Styles: versatile electro-acoustic
Others: Hood, The Berg Sans Nipple, Animal Collective, Nudge, Grizzly Bear

Anticon’s release of new material from long-time acquaintances Bracken signals an even more pronounced step away from traditional hip-hop into electronic-acoustic music for the Oakland-based label. Bracken write with a panoply of synths and drum machines, varying in age and quality, but they’re clever enough to make tracks where the assorted pieces of equipment both compete and complement each other with a certain damaged elegance. Even better, they achieve that elegance without letting the record become too pretty or uniform: a generous musical vocabulary enables each song to speak with both a familiar voice and novel inflections. As a result, We Know About the Need canters by in a swift, vigorous 45 minutes.

“Safe Safe Safe” collates some of the more popular elements of contemporary indie rock. The chanted, choral vocals, cyclical delay, bold string arrangement, and surplus melodies from xylophones and synthesizers (all packed into strings of inspiring crescendos that break near the ¾ mark) evoke Islands, Grizzly Bear, Broken Social Scene, The Arcade Fire or…. These are maneuvers that have become more and more conventional in the last 3-5 years, but can still be captivating when executed as competently as they are here.

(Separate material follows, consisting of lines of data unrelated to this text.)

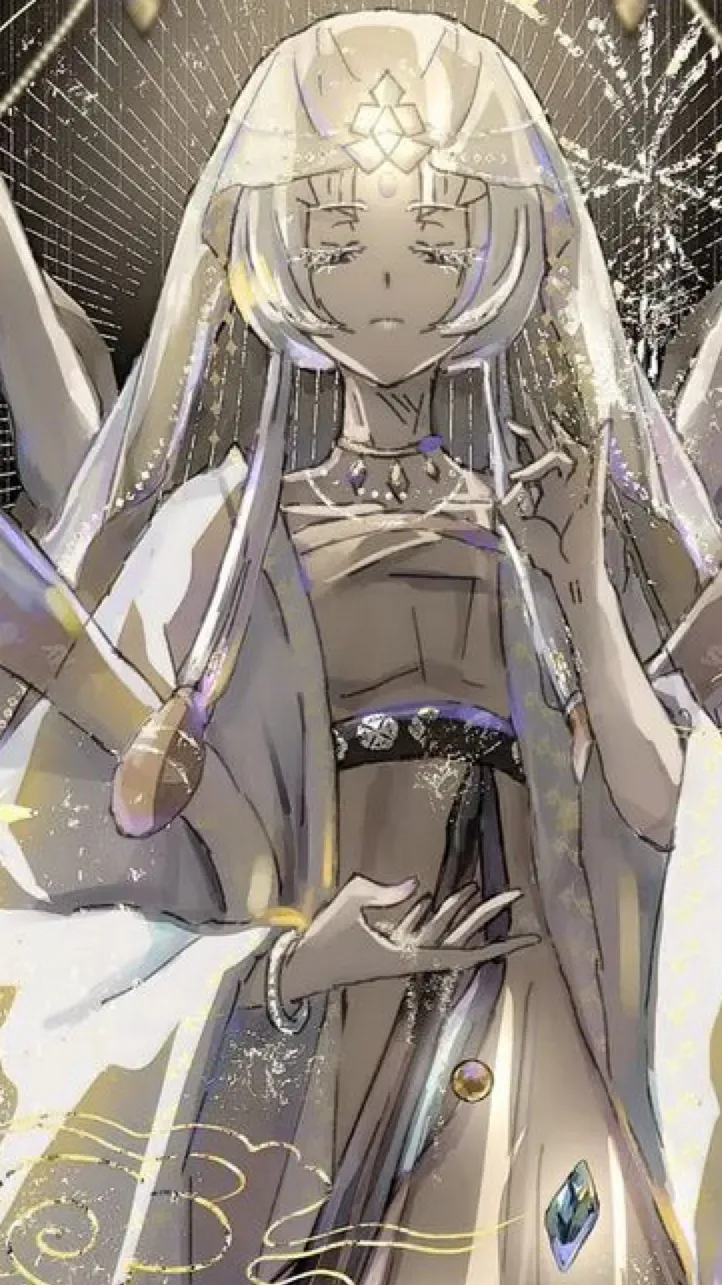 ai character: Mystic flour  background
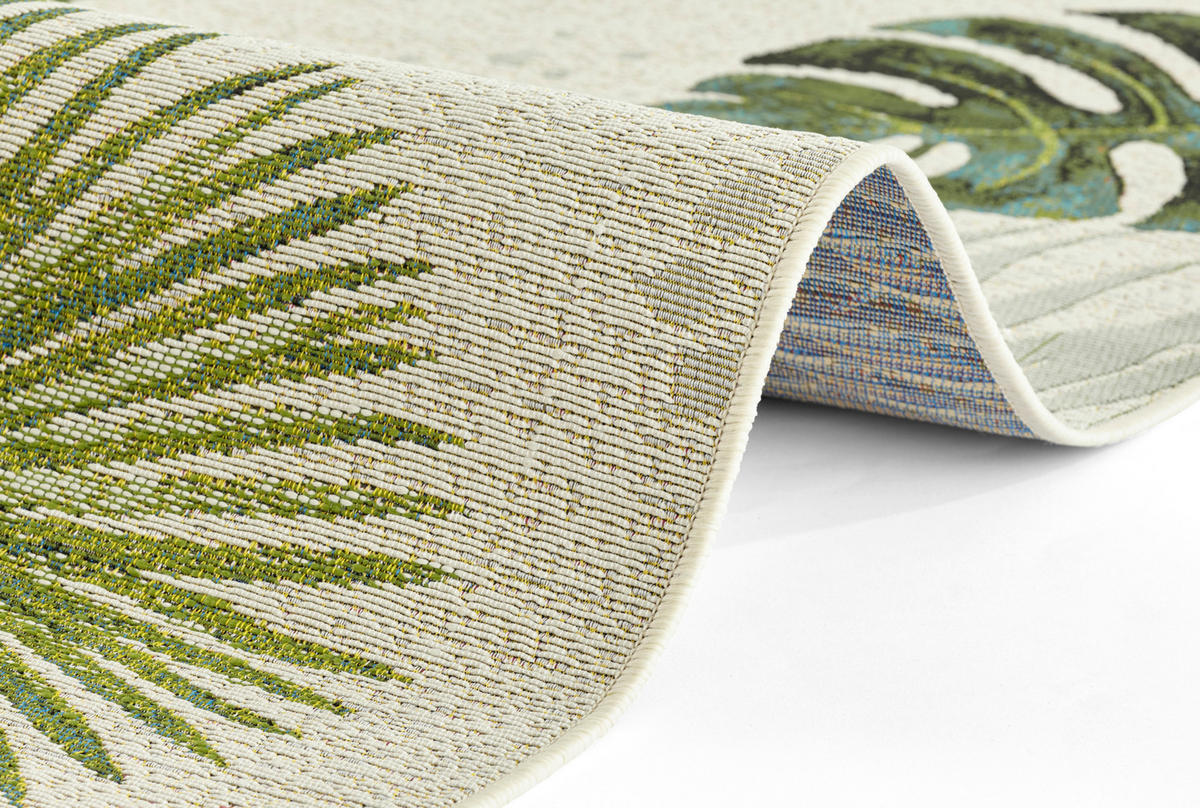 OUTDOORTEPPICH 200/285 cm Flair Creme, Multicolor  - Multicolor/Creme, Design, Kunststoff (200/285cm)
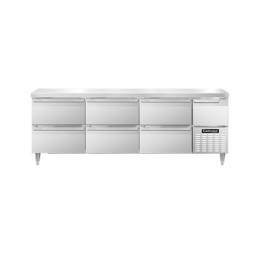 Continental DLRA93-SS-D Designer Line Refrigerated Work Top with Six Drawers 93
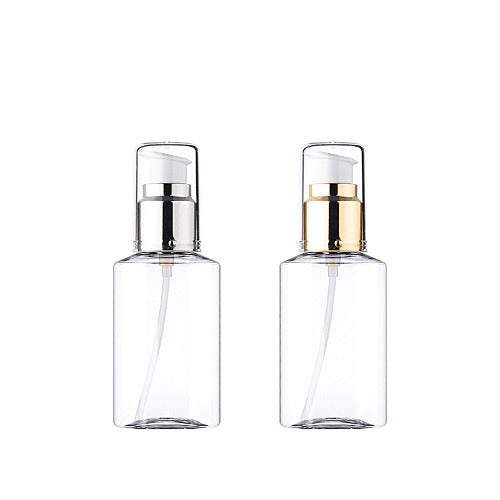 L) 金冠・銀冠ワンドロップポンプ(楕円) EA60ml_PET - YOKIプラザ - 化粧品容器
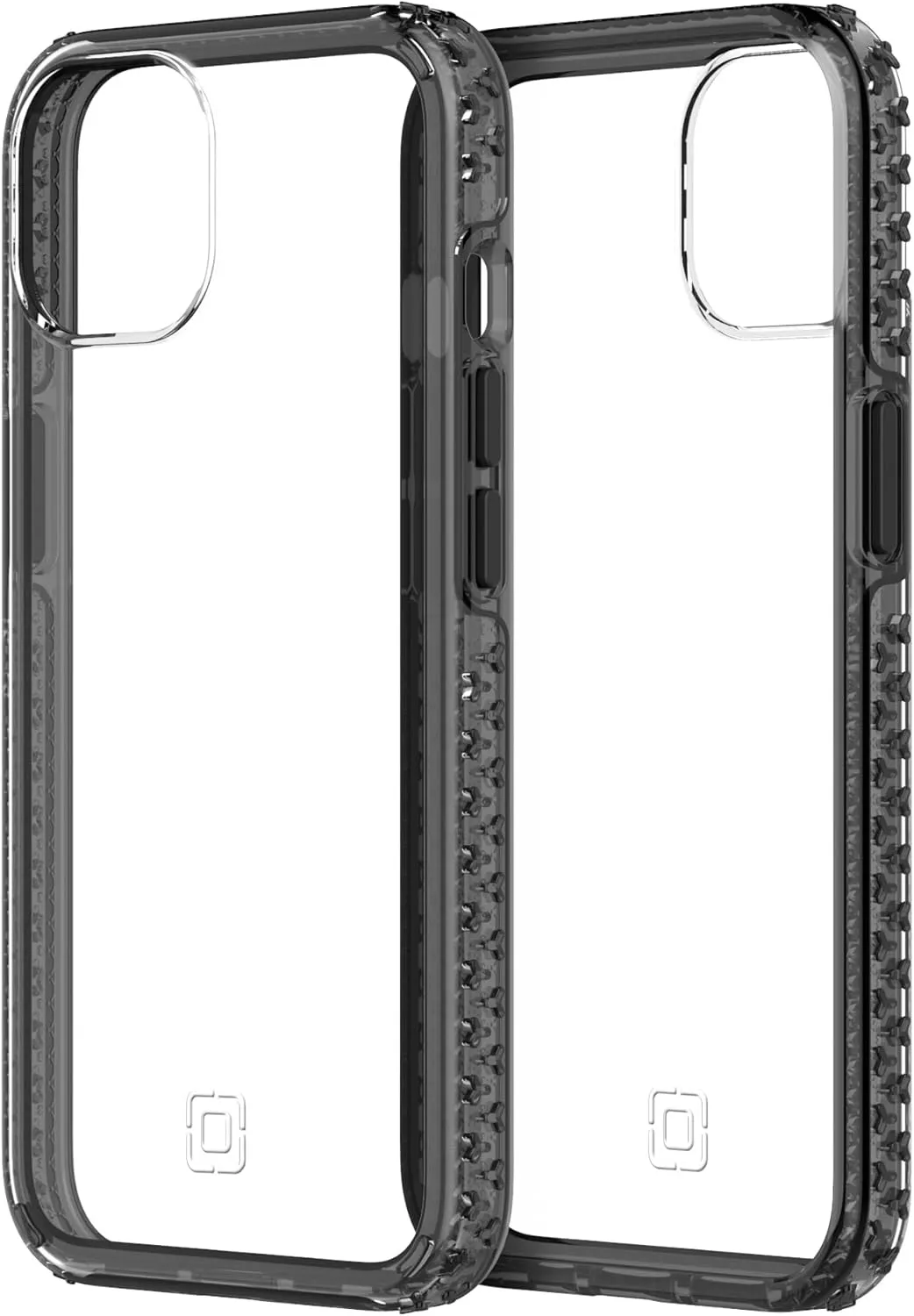 Incipio Grip Case for iPhone 13 – Slim Shockproof Protective Case with Anti-Slip Texture, Scratch-Resistant Finish, 14ft Drop Protection, Wireless Charging Compatible Black/Clear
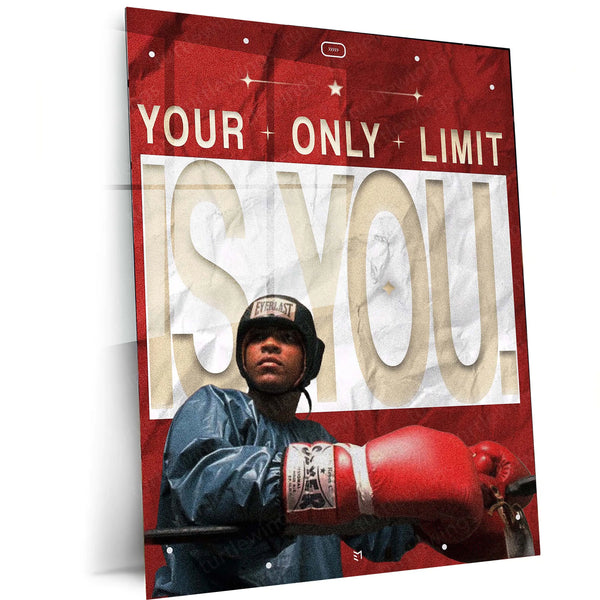 Your Only Limit is You – Boxing Motivation Metal Frame | Self-Belief Wall Art | Fighter’s Mindset Poster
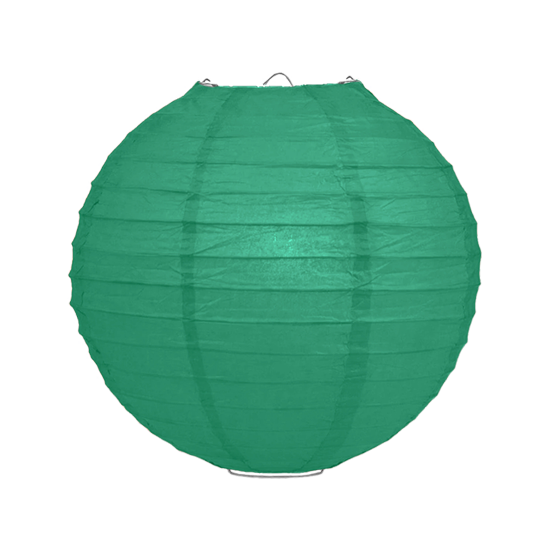 Lampion donkergroen 35cm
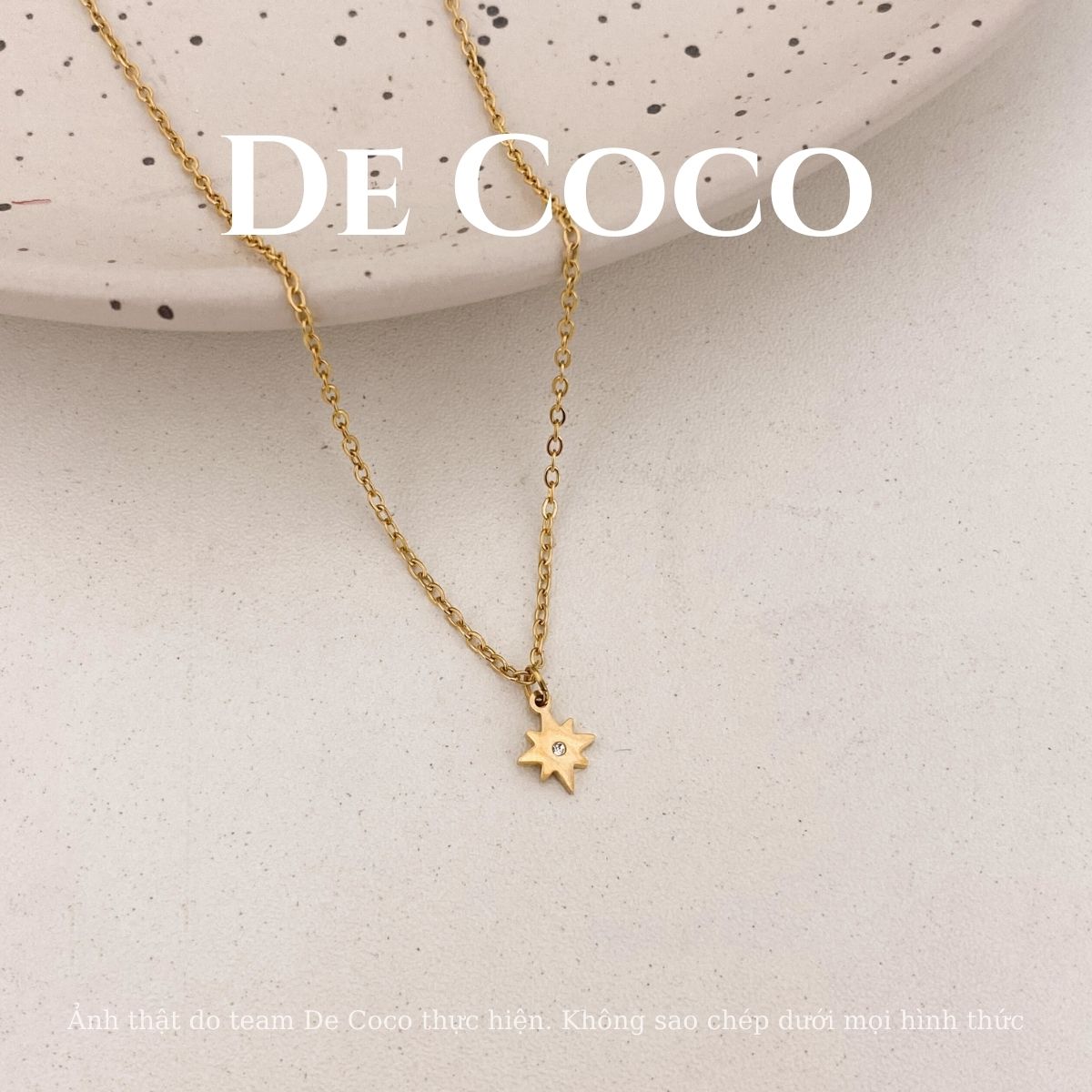 KHÔNG ĐEN GỈ - Vòng cổ, dây chuyền nữ Nova De Coco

Bracken don’t stay long in the leftfield-power-pop mode, however. After an ethereal one-minute interlude, they gnash their way through “Evil Teeth,” the least structured track, the one that sounds like the kid who is in love with machines deciding to turn them all on at once, spin several knobs all the way to the right and then sing through the din. His drummer friend is there to help complicate things. The frenzy calms, and then a handful of gothic drones mourn over each other while a lonely organ line stutters in the background. It’s a brave song that shucks the skilled pastiche of the rest of the record in favor of more hazardous experimentation. I hope the band uses it as a point of departure for new material.

Bracken’s Chris Adams claims that his recording process results in “a lot of square pegs … being forced into round holes,” but that’s not something that’s really audible on this release. What you can hear is ubiquitous evidence of his enthusiasm for various stripes of electronica: in addition to the poppy and noisy moments cited above, We Know About the Need bears significant traces of drone, ambient, and instrumental hip-hop (and I’m guessing that “La Monte’s Lament” is a LaMonte Young reference.) Bracken is clearly a band made up of avid listeners that seem to pay as much attention to sonic diversity as they do to adroit songwriting. That’s a virtue that makes We Know About the Need a pleasurable listen and has me hoping the group will remain curious enough to explore even more new voices for itself in future works.